### Work to complete
[a] Answer these questions using the text on creating a zero-waste kitchen:
(i) About how much money in food do most families waste every year, by the text's estimate?
(ii) Why are products packaged in bulk said to reduce packaging waste?
(iii) Where are recycled goods sent instead of landfills?
[b] Reproduce the text on creating a zero-waste kitchen word for word, from "It’s estimated that" to "grocery store instead.".
[c] Take the text on creating a zero-waste kitchen further, picking up right after its final sentence.

### Reading text
--*--
How to Create A Zero-Waste Kitchen

Reduce Food Waste

It’s estimated that most families waste about $1,350 in food every year. Fortunately, there are a number of ways to reduce the amount of food waste produced in your home. Serve leftovers for dinner, donate the food to the needy, invite friends or family members over to eat extra portions, or use your food scraps to create other meals.

Buy in Bulk

Buy grocery items such as toilet paper, paper towels, and other non-perishable goods in bulk. Products that are packaged in bulk are packaged with less material than single-serve products. For this reason, buying in bulk can reduce the amount of packaging waste produced in your home.

Guide to Zero-Waste Living

Use Reusable Shopping Bags

The plastic bags used at grocery stores cannot be recycled, so they will be sent to landfills. Do your part to keep waste out of landfills by bringing a reusable shopping bag to the grocery store instead.

Don’t Use Disposables

Landfills are full of disposable items such as plastic silverware, paper plates, paper towels, and paper napkins. Avoid using these disposable items when preparing, serving, and eating food so you don’t contribute to this problem.


Recycled goods are not sent to landfills, but rather to recycling facilities where they are processed and reused. Set up a recycling bin in your kitchen and encourage everyone in your family to use it on a regular basis. This will drastically reduce the amount of waste your household is sending to a landfill every year.
--*--
### Listed entries
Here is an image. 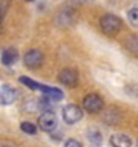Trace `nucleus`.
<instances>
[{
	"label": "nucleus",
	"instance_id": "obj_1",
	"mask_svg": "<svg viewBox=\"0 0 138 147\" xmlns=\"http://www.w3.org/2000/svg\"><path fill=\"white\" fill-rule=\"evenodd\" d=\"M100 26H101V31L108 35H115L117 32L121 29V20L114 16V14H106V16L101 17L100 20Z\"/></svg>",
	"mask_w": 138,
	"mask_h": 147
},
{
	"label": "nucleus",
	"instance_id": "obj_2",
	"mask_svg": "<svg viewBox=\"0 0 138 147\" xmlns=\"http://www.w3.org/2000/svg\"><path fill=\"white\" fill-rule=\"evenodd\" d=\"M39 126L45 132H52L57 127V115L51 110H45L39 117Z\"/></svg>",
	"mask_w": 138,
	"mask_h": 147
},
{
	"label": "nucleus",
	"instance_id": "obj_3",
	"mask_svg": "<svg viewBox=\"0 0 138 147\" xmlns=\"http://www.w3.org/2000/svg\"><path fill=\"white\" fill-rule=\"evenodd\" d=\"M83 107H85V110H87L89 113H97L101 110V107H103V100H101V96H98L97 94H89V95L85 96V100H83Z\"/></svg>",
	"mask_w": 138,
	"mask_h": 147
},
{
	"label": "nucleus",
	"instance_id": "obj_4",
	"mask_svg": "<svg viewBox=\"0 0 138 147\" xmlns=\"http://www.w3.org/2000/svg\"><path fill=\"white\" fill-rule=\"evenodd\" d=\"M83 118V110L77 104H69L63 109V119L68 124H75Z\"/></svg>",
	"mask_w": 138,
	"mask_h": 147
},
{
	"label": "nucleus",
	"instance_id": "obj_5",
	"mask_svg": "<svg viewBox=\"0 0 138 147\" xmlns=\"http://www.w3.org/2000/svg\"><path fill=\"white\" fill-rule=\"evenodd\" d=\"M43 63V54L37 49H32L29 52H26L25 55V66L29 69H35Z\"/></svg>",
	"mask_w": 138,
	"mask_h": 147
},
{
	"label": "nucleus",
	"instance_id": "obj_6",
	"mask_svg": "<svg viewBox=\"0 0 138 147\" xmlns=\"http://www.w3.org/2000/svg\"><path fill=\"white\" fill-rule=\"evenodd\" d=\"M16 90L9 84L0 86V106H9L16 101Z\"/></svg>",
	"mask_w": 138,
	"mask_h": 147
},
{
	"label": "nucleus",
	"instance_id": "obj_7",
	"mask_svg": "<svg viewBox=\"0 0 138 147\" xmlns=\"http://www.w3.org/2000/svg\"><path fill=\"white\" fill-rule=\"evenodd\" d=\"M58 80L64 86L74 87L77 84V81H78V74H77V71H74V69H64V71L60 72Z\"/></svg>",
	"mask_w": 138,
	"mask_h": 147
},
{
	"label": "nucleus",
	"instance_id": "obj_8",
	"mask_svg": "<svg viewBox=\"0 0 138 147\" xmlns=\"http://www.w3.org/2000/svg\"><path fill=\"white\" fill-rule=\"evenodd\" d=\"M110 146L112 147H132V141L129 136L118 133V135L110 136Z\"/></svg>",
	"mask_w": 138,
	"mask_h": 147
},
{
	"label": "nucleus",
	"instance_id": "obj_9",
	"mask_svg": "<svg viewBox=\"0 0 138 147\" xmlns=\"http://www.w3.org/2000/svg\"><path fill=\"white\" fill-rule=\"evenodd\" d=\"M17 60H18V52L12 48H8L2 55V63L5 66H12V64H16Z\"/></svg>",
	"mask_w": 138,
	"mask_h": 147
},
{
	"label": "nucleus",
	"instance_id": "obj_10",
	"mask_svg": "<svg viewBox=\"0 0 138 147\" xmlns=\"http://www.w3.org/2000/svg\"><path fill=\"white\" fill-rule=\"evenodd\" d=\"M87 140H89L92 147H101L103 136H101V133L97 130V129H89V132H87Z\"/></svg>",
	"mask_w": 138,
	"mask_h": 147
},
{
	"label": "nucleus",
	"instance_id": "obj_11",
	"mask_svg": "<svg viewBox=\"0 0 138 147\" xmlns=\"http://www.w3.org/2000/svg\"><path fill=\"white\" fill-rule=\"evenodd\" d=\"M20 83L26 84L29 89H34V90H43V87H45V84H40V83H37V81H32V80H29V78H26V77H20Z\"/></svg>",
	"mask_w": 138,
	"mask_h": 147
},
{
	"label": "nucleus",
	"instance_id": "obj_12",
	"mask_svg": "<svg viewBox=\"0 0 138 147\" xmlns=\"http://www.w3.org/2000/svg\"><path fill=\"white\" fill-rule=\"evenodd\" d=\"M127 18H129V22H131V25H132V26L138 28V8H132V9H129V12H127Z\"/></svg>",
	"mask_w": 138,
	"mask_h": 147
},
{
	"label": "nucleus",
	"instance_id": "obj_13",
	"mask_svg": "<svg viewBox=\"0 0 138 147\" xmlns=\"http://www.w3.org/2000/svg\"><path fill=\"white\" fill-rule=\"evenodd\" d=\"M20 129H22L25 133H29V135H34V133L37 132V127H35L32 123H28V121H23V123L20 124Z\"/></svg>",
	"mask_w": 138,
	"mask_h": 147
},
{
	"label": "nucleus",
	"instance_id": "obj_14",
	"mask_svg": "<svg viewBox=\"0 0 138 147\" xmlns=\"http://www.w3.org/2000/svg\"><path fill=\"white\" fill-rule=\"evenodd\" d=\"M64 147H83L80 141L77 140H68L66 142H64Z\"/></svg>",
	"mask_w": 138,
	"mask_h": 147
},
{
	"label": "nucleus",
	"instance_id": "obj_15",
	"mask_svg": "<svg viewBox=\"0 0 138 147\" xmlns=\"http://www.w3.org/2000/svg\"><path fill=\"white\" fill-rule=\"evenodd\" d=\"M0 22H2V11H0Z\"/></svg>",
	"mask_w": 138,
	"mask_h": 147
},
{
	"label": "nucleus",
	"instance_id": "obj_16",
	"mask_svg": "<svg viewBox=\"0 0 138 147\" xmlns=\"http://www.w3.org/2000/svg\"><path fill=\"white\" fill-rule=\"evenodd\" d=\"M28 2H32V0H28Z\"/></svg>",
--*--
### Response list
[a]
(i) About $1,350.
(ii) They are packaged with less material than single-serve products.
(iii) They go to recycling facilities, where they are processed and reused.

[b]
It’s estimated that most families waste about $1,350 in food every year. Fortunately, there are a number of ways to reduce the amount of food waste produced in your home. Serve leftovers for dinner, donate the food to the needy, invite friends or family members over to eat extra portions, or use your food scraps to create other meals.

Buy in Bulk

Buy grocery items such as toilet paper, paper towels, and other non-perishable goods in bulk. Products that are packaged in bulk are packaged with less material than single-serve products. For this reason, buying in bulk can reduce the amount of packaging waste produced in your home.

Guide to Zero-Waste Living

Use Reusable Shopping Bags

The plastic bags used at grocery stores cannot be recycled, so they will be sent to landfills. Do your part to keep waste out of landfills by bringing a reusable shopping bag to the grocery store instead.

[c]
How to Create A Zero-Waste Bathroom

Use Recycled Paper Products

Look for toilet paper and tissues that are made out of recycled paper. Using recycled paper products can instantly make your bathroom more eco-friendly.

Buy Toiletries in Bulk

Buying in bulk isn’t just for the kitchen—this strategy can be implemented in the bathroom, too. Purchase shampoos, conditioners, and soaps in bulk so you can reduce the amount of packaging waste you produce in your bathroom.

Make Your Own Air Freshener

The air fresheners that are sold in stores will end up in landfills, so it’s best to make your own air freshener using zero-waste materials. Grab an old glass spray bottle and fill it with water and about 10-20 drops of a sweet-smelling essential oil. Spray this solution to cover up bad smells in your bathroom, and when the bottle is empty, simply fill it back up again!

Create Your Own Toothpaste

Making your own toothpaste is an easy way to cut back on the product packaging waste you are throwing away in your bathroom. Combine a few ingredients, including baking soda, cinnamon, and organic coconut oil, in a blender to whip up a batch of DIY toothpaste.

How to Create A Zero-Waste Laundry Room

Make Reusable Dryer Sheets

Every load of laundry produces at least one piece of waste: a used dryer sheet. Put an end to this problem by making reusable dryer sheets. Cut an old towel into small pieces and add 10-20 drops of your favorite essential oil to it to create a reusable dryer sheet. Once the scent starts to fade away, add more essential oil so you can keep using it again and again.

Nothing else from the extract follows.